### AIM
Type out the data below without changes, from the line with "Is the shop" through the last line of the data.

### EXCERPTED DATA
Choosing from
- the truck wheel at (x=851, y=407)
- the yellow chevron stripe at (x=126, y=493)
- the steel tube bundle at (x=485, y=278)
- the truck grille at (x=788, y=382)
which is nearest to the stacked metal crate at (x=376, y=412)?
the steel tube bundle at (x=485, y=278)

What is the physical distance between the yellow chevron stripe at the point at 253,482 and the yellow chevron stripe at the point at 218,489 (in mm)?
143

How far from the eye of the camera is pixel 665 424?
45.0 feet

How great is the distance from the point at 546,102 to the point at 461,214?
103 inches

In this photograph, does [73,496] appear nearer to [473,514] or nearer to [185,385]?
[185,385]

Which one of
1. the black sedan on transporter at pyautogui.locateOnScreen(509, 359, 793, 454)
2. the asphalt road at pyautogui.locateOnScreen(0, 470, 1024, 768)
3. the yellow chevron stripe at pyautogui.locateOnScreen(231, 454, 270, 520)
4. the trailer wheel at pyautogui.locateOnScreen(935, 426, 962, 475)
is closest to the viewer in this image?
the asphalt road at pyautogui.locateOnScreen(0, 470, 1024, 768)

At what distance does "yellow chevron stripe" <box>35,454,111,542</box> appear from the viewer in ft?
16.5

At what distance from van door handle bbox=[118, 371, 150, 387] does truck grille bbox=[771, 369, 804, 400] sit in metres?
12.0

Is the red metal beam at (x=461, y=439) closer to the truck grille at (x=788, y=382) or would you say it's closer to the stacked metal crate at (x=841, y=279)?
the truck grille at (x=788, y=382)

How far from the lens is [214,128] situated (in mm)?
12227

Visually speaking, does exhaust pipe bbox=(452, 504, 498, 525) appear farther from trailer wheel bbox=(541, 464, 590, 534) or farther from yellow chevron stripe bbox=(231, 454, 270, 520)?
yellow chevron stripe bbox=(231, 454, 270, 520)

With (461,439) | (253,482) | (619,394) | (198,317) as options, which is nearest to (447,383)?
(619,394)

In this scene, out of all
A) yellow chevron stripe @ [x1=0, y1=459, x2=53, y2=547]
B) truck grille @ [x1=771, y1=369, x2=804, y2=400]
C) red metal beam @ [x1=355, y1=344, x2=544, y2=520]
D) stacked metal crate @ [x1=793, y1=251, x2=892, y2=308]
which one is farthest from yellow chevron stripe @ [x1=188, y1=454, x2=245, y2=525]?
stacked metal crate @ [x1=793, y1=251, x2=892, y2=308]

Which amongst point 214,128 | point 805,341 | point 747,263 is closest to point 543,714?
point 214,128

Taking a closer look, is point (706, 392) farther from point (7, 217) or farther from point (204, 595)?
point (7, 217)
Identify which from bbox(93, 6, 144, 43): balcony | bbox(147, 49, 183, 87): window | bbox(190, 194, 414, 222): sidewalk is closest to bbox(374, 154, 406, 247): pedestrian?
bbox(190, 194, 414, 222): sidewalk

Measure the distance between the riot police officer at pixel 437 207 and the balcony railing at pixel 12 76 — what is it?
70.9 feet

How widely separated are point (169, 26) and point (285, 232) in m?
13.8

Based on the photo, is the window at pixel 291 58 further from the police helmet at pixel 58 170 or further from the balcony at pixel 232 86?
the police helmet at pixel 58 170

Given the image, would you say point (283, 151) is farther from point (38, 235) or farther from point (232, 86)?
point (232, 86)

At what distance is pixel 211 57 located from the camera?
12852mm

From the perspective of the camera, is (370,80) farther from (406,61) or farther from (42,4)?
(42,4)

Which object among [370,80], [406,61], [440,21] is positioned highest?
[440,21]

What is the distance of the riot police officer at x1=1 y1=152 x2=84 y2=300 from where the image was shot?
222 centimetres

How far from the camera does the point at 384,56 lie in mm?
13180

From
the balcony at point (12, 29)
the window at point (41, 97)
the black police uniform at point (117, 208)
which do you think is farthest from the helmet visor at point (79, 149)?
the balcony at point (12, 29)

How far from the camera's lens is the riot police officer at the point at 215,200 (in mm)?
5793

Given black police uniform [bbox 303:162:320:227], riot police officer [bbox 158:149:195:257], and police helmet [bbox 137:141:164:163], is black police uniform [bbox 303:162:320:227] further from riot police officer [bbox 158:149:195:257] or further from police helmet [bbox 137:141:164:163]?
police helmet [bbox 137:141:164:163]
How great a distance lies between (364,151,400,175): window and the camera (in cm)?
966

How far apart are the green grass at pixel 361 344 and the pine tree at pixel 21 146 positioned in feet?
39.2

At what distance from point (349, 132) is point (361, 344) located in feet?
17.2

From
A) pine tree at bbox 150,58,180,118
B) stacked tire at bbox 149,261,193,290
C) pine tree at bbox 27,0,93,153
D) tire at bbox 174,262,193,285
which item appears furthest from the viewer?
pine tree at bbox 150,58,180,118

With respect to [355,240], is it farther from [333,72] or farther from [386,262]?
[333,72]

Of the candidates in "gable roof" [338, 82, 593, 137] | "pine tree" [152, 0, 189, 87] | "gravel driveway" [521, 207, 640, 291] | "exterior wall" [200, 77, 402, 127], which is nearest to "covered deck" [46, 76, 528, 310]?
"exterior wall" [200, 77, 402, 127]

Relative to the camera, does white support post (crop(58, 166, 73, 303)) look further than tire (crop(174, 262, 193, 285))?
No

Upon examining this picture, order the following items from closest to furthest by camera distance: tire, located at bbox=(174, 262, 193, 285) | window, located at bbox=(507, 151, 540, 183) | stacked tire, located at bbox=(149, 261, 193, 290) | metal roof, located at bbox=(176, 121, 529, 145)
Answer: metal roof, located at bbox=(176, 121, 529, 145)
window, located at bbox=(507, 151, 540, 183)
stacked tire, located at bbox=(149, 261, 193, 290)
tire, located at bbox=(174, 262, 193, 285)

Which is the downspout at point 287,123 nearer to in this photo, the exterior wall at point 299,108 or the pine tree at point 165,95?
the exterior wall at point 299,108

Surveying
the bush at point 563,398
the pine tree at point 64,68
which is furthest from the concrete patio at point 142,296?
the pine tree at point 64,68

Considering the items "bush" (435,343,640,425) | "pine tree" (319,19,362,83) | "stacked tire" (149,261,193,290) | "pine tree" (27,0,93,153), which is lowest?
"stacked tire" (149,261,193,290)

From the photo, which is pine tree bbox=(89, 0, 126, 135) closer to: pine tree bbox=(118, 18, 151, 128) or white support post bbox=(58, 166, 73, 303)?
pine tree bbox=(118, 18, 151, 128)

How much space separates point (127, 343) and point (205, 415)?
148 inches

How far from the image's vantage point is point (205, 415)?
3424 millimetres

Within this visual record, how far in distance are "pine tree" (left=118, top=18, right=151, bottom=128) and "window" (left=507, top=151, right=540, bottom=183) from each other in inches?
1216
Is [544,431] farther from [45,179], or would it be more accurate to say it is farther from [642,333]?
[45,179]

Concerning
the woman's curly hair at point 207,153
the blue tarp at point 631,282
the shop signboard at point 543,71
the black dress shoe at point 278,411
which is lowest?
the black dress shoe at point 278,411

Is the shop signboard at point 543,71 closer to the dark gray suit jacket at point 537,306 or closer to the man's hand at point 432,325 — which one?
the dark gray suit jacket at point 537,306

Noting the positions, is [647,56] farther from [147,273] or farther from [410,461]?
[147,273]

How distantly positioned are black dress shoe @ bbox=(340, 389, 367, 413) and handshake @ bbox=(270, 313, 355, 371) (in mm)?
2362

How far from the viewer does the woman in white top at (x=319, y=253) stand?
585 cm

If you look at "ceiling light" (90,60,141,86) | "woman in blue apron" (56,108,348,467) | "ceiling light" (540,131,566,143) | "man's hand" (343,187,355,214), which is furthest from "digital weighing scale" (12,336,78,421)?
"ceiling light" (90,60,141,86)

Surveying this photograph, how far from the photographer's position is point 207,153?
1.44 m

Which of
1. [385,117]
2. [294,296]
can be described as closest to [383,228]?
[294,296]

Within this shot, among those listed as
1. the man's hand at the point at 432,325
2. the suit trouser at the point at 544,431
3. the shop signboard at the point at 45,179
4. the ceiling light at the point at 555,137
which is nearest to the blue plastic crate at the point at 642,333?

### FINAL ANSWER
Is the shop signboard at point 543,71 closer to the dark gray suit jacket at point 537,306 or closer to the man's hand at point 432,325 — which one?
the dark gray suit jacket at point 537,306

Noting the positions, is [647,56] farther from [147,273] or farther from [410,461]?
[147,273]

How distantly positioned are black dress shoe @ bbox=(340, 389, 367, 413) and handshake @ bbox=(270, 313, 355, 371) (in mm)?
2362

How far from the viewer does the woman in white top at (x=319, y=253) stand?
585 cm

If you look at "ceiling light" (90,60,141,86) | "woman in blue apron" (56,108,348,467) | "ceiling light" (540,131,566,143) | "man's hand" (343,187,355,214), which is furthest from "digital weighing scale" (12,336,78,421)?
"ceiling light" (90,60,141,86)

Surveying this photograph, how far from the photographer's position is point 207,153?
1.44 m

Which of
1. [385,117]
2. [294,296]
can be described as closest to [383,228]?
[294,296]

Within this shot, among those listed as
1. the man's hand at the point at 432,325
2. the suit trouser at the point at 544,431
3. the shop signboard at the point at 45,179
4. the ceiling light at the point at 555,137
which is nearest to the blue plastic crate at the point at 642,333?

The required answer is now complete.